The important aspect in that workflow is the Silhouette coefficient which is a measure of clustering quality. You can read more on the Wikipedia article . What you would need to do is create a workflow that seeks to identify the cluster number that generates the best Silhouette cluster value.If you run the loop over a range of values and then plot the results you can estimate the best value (state with a wide range and large step size for target cluster numbers, plot the results and then refine the search).

DiaAzul

badger101 · November 25, 2022, 2:48pm

I’m familiar with using Silhouette to evaluate clusters. But I can’t visualize how to use coordinates data to do the clustering in the first place. Are we talking about two columns of double values representing lats and longs, which are to be fed to the k-medoids node?

Bear in mind that I don’t know how to find the coordinates inside the polygon itself, nor do I have the data for it.

DiaAzul · November 25, 2022, 3:05pm

@badger101

To evaluate co-ordinates within the polygon there are a few nodes in the KNIME Shaprefile Support package.

Specifically, Shapefile polygon reader, Shaprefile point reader and Co-ordinate row filter. The co-ordinate row filter filters points within a polygon (which does what you require).

Though, you may find it easer to download QGIS. This will allow you to create a polygon, create the grid of points and then select the points within the polygon. You can then export the selected points to KNIME and do your optimisation.

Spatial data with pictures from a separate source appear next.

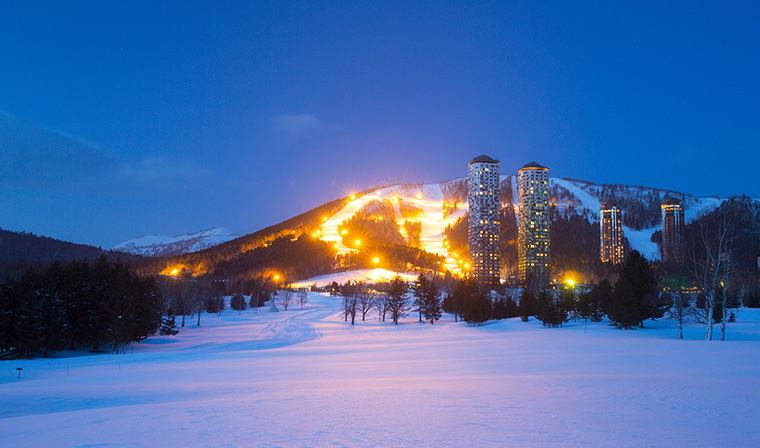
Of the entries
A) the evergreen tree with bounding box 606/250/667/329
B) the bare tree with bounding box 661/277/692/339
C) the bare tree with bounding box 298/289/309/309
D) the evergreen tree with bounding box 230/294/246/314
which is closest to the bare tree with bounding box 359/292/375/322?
the bare tree with bounding box 298/289/309/309

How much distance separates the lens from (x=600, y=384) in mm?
15242

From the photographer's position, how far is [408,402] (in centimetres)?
1266

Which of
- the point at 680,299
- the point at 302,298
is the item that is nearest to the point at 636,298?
the point at 680,299

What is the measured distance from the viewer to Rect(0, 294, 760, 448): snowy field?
30.6 feet

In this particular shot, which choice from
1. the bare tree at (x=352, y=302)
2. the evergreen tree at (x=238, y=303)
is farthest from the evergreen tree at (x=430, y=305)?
the evergreen tree at (x=238, y=303)

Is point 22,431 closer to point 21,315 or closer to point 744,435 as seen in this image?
point 744,435

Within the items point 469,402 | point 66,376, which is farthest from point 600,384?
point 66,376

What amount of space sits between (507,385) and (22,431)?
43.4 feet

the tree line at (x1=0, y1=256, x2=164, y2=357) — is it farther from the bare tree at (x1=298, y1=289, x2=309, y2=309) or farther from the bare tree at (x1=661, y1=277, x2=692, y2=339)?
the bare tree at (x1=298, y1=289, x2=309, y2=309)

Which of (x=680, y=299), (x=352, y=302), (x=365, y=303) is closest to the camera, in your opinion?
(x=680, y=299)

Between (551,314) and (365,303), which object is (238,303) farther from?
(551,314)

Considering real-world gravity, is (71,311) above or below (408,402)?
below

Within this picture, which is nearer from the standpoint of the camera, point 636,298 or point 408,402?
point 408,402

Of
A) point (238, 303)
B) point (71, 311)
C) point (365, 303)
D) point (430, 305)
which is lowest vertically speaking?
point (238, 303)
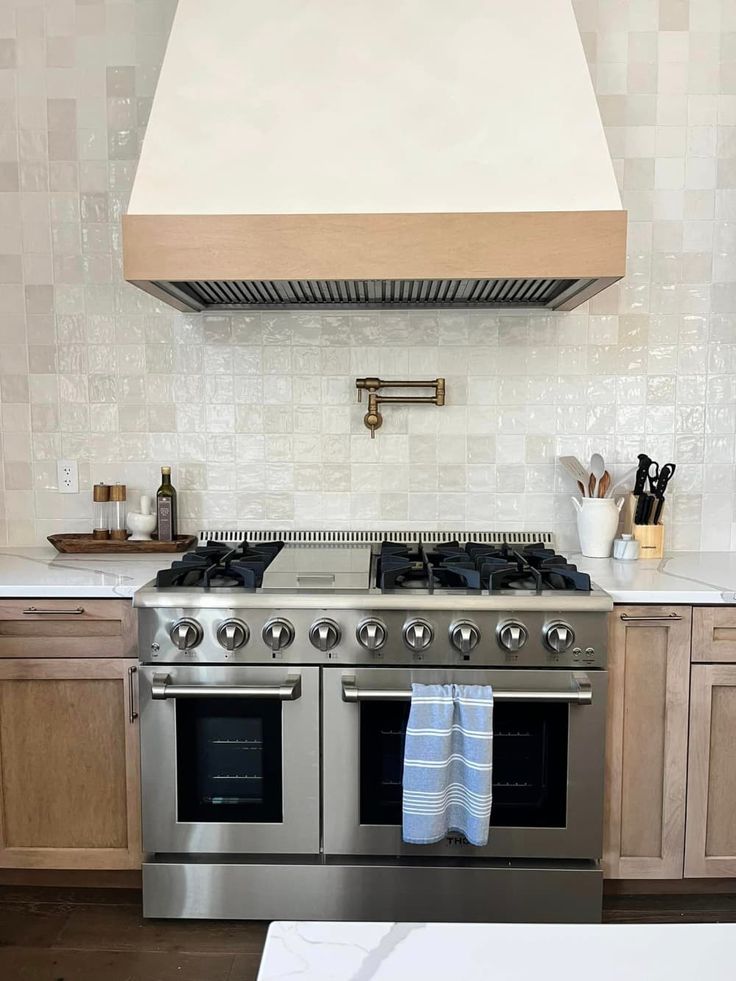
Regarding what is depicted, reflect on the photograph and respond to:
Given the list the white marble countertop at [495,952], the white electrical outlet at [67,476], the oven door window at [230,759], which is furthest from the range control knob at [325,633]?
the white marble countertop at [495,952]

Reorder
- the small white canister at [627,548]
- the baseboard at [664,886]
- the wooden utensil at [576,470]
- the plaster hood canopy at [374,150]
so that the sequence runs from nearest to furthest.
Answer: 1. the plaster hood canopy at [374,150]
2. the baseboard at [664,886]
3. the small white canister at [627,548]
4. the wooden utensil at [576,470]

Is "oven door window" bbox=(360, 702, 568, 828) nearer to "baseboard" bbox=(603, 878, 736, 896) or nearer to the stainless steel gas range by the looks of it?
the stainless steel gas range

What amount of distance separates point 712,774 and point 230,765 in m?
1.32

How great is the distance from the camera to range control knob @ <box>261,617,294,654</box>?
2131 mm

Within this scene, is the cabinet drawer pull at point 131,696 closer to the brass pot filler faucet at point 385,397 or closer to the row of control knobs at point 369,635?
the row of control knobs at point 369,635

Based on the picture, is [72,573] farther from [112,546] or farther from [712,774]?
[712,774]

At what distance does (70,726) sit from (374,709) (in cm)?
86

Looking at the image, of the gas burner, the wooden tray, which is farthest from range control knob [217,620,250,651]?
the wooden tray

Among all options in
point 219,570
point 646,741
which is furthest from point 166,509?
point 646,741

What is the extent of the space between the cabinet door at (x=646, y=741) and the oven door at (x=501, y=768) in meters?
0.12

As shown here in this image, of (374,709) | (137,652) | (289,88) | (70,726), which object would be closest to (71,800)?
(70,726)

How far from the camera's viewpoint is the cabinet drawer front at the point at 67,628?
7.37ft

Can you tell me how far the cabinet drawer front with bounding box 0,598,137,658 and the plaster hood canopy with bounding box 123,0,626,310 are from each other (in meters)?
0.89

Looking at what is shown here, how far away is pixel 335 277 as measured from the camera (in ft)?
7.16
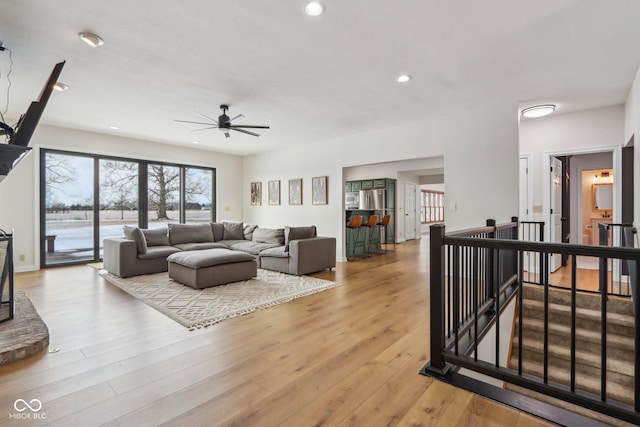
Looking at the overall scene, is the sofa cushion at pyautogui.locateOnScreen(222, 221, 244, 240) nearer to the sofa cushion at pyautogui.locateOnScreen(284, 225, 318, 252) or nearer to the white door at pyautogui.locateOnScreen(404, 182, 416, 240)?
the sofa cushion at pyautogui.locateOnScreen(284, 225, 318, 252)

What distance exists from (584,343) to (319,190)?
5.00 metres

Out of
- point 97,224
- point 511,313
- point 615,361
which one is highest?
point 97,224

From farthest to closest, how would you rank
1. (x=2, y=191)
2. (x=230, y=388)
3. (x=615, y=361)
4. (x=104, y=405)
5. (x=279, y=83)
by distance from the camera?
(x=2, y=191) < (x=279, y=83) < (x=615, y=361) < (x=230, y=388) < (x=104, y=405)

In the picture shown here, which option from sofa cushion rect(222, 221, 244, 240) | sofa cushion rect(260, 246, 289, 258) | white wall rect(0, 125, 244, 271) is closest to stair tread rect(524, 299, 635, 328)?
sofa cushion rect(260, 246, 289, 258)

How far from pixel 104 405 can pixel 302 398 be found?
1.09 meters

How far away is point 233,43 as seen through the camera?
9.31ft

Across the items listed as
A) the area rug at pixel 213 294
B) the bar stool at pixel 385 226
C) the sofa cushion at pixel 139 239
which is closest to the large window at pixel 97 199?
the area rug at pixel 213 294

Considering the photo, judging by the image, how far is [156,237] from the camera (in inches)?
224

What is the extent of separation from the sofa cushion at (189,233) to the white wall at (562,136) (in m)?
5.92

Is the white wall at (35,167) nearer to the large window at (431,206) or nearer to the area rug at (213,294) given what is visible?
the area rug at (213,294)

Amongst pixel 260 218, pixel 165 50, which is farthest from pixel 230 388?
pixel 260 218

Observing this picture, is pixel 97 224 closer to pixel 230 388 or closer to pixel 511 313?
pixel 230 388

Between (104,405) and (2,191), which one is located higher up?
(2,191)

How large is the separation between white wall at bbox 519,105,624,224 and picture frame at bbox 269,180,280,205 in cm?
526
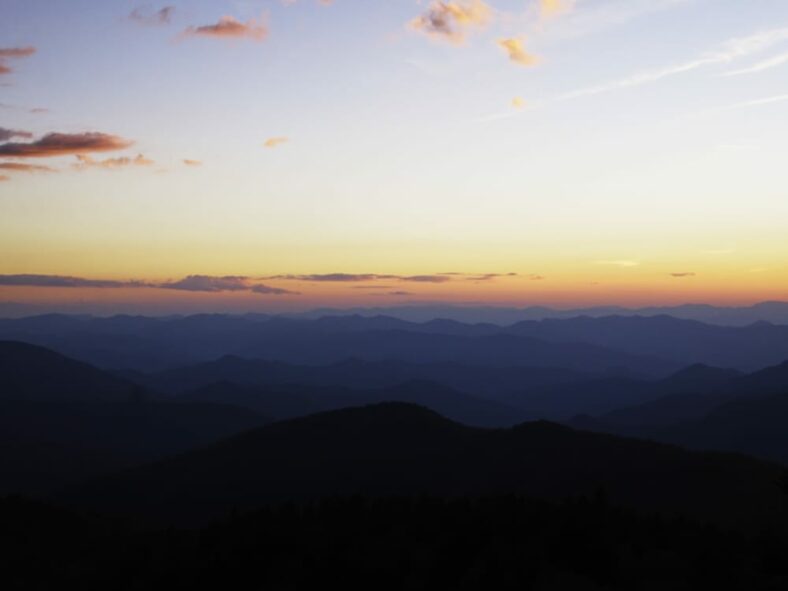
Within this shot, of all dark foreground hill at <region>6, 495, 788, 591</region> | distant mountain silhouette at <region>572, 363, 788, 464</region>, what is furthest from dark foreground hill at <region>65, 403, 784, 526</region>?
distant mountain silhouette at <region>572, 363, 788, 464</region>

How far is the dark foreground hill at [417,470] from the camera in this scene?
55.7 metres

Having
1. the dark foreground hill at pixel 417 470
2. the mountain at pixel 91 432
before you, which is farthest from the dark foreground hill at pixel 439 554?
the mountain at pixel 91 432

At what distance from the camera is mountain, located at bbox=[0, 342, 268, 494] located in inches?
4523

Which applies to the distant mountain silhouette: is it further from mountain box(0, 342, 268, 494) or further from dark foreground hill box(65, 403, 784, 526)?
mountain box(0, 342, 268, 494)

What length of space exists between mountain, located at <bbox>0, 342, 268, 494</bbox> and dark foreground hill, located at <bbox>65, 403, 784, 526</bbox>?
31.6 m

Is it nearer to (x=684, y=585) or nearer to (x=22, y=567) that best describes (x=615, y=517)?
(x=684, y=585)

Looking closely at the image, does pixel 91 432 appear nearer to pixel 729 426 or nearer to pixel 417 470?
pixel 417 470

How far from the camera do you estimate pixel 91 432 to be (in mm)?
155750

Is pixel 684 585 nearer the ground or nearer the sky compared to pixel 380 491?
nearer the sky

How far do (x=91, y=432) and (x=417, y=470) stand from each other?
107008 mm

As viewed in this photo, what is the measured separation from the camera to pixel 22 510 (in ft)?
146

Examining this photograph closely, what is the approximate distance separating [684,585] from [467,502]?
38.2 ft

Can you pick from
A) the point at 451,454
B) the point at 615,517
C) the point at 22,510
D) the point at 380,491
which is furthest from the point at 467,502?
the point at 451,454

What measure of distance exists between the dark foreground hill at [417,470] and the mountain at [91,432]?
31609 millimetres
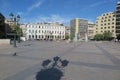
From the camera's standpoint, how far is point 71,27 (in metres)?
190

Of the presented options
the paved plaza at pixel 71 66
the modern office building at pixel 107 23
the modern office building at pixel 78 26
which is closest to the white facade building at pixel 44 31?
the modern office building at pixel 107 23

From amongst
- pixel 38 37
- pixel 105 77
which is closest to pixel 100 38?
pixel 38 37

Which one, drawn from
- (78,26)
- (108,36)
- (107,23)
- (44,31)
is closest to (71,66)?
(108,36)

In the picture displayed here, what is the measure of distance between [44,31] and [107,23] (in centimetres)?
4418

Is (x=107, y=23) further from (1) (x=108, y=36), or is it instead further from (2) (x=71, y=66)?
(2) (x=71, y=66)

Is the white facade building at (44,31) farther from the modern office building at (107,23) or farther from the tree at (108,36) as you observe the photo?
the tree at (108,36)

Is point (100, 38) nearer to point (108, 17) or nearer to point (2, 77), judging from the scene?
point (108, 17)

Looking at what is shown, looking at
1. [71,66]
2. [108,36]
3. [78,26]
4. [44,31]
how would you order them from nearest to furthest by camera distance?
[71,66]
[108,36]
[44,31]
[78,26]

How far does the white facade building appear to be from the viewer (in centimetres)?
→ 11636

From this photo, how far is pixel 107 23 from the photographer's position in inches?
5079

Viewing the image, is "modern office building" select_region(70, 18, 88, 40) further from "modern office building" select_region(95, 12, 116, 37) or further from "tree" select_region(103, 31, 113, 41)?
"tree" select_region(103, 31, 113, 41)

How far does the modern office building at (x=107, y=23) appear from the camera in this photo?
124269mm

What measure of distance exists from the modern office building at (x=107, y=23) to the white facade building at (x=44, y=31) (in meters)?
26.8

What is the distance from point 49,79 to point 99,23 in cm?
13129
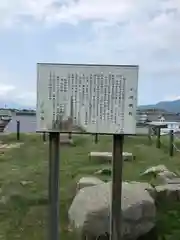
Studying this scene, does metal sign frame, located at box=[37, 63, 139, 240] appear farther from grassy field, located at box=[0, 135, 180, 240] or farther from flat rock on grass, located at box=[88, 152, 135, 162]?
flat rock on grass, located at box=[88, 152, 135, 162]

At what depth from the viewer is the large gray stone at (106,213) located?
455cm

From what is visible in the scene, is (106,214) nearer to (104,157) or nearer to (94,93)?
(94,93)

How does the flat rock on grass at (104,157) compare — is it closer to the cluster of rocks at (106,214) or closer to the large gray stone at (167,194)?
the large gray stone at (167,194)

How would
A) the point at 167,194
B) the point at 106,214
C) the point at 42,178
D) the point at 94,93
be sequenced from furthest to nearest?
the point at 42,178 → the point at 167,194 → the point at 106,214 → the point at 94,93

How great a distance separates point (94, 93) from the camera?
3.82 meters

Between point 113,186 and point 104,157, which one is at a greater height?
point 113,186

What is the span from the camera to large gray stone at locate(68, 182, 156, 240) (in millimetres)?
4547

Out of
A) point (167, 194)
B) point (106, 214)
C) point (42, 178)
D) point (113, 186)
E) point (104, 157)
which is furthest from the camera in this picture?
point (104, 157)

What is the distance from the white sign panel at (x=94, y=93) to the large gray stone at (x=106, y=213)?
Answer: 1.17m

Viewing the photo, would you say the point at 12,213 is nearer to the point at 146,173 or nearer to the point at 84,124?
the point at 84,124

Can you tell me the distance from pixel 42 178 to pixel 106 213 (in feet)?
10.4

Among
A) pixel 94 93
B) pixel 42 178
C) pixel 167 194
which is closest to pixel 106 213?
pixel 94 93

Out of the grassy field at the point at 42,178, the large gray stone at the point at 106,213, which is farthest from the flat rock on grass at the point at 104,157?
the large gray stone at the point at 106,213

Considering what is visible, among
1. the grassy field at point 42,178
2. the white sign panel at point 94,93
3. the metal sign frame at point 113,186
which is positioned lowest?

It’s a bit clunky, but should avoid the need for Python programming.

DiaAzul

badger101 · November 25, 2022, 3:07pm

Thanks so much, will definitely look into that extension later today!

(I find it peculiar that it comes with 2 different names in the hub - ESRI and Shapefile)

DiaAzul · November 25, 2022, 3:21pm

@badger101

ESRI is the company that created ArcGIS software and spawned the Shapefile format which is now an industry standard.

aworker · November 25, 2022, 5:06pm

Hi @badger101

Complementary to the previous posts by @gonhaddock, @takbb & @DiaAzul, please find a workflow that implements the calculation of the surface of a geometry (area of a polygon based on spatial coordinates), based on the EIFER plugin:

Unfortunately, there are too very few workflows in KNIME that use this plugin and hence it is not straightforward to understand how they work. This is what one gets eventually when simulating the shape of the polygon you are showing:

from the dummy coordinates I guessed from your polygon, as follows:

Obviously the geometric surface of the polygon depends on the scaling of the coordinates you are using. I were using dummy coordinates that look like yours but your real ones might give the real polygon area based on the -Compute Surface of the Geometries- node.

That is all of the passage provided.